The two are connected via a walkway over the alley.  The building at 111 S. Meramec Ave has nearly 72,000 square feet and was built in 1957. The taller of the two, 121 S. Meramec Ave, was built in 1964 and contains nearly 210,000 square feet of space. Both buildings have a negative impact on the Meramec sidewalk, neither will be missed from an urbanist viewpoint. I don’t know the architect of either, a preservationist might object to their planned demolition.

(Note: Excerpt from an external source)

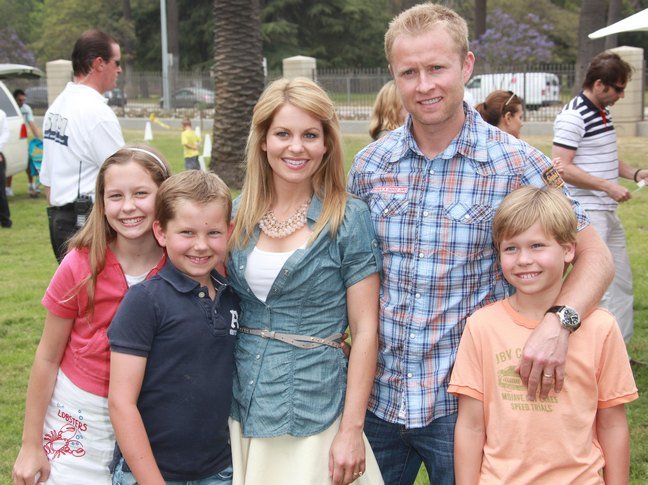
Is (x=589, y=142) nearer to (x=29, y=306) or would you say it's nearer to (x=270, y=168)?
(x=270, y=168)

I need to find out if St. Louis County has a long-term plan for the land. Selling to a developer or keeping for surface/structured parking are the two obvious future uses.

— Steve Patterson

 

Currently there are "2 comments" on this Article:

  1. JZ71 says:

    111 houses / used to house the County Health Department. I was inside several years ago and it definitely needed work, even back then. And while I agree that neither one is particularly significant, architecturally, I’m not quite sure that “Both buildings have a negative impact on the Meramec sidewalk, neither will be missed from an urbanist viewpoint.” The most likely scenario, at least short term (the next 10-15 years), once the site is no longer needed for construction staging, WILL be surface parking, much like the parking at Carondelet and Central, and that will certainly have a greater negative impact on the urbanity of the area than the current structures have. And given the glacial pace that most government projects take to complete, unless the County plans on selling the land to a private developer (doubtful), I’d expect the land to remain as surface parking, unless, of course, they decide to “make it a park”!

    I find it interesting that you would state that “a preservationist might object to their planned demolition” – I always thought that you were a big supporter of both preservation and reuse. Both appear to be typical structural frame (non-bearing wall) structures, so saving the frame and recladding them would not be that difficult, nor would expanding the bases to bring them out to the sidewalk line. I’m guessing that the “need” to demolish both structures has more to do with floor-to-floor heights (too “low” for current tastes and the county’s “needs”) than it does with actual floorplate sizes. Courts have specialized spatial and circulation needs, which explains why a new structure is being constructed, for that use. What remains unanswered are the more-typical office uses that the county has – 121, the larger structure, is pretty similar to the structure that was renovated to house the SLU Law School, and you seemed pretty supportive of that effort. If the County needs to house County functions, I’d much rather see them housed in urban structures, here, even dated ones, like these, than to see them housed in a dated strip shopping center, like they are in north county: https://www.google.com/maps?ll=38.782161,-90.361524&spn=0.003566,0.005284&t=h&z=18

     
    • 121 has a raised base and the tower is set back from the sidewalk, the upper floors have a solid brick wall facing the street with the first floor deeply recessed. I’ll advocate saving good urban buildings, or reusing those buildings that can be retrofitted to be.

      These two might be able to be made into good urban buildings but I haven’t figured out how yet.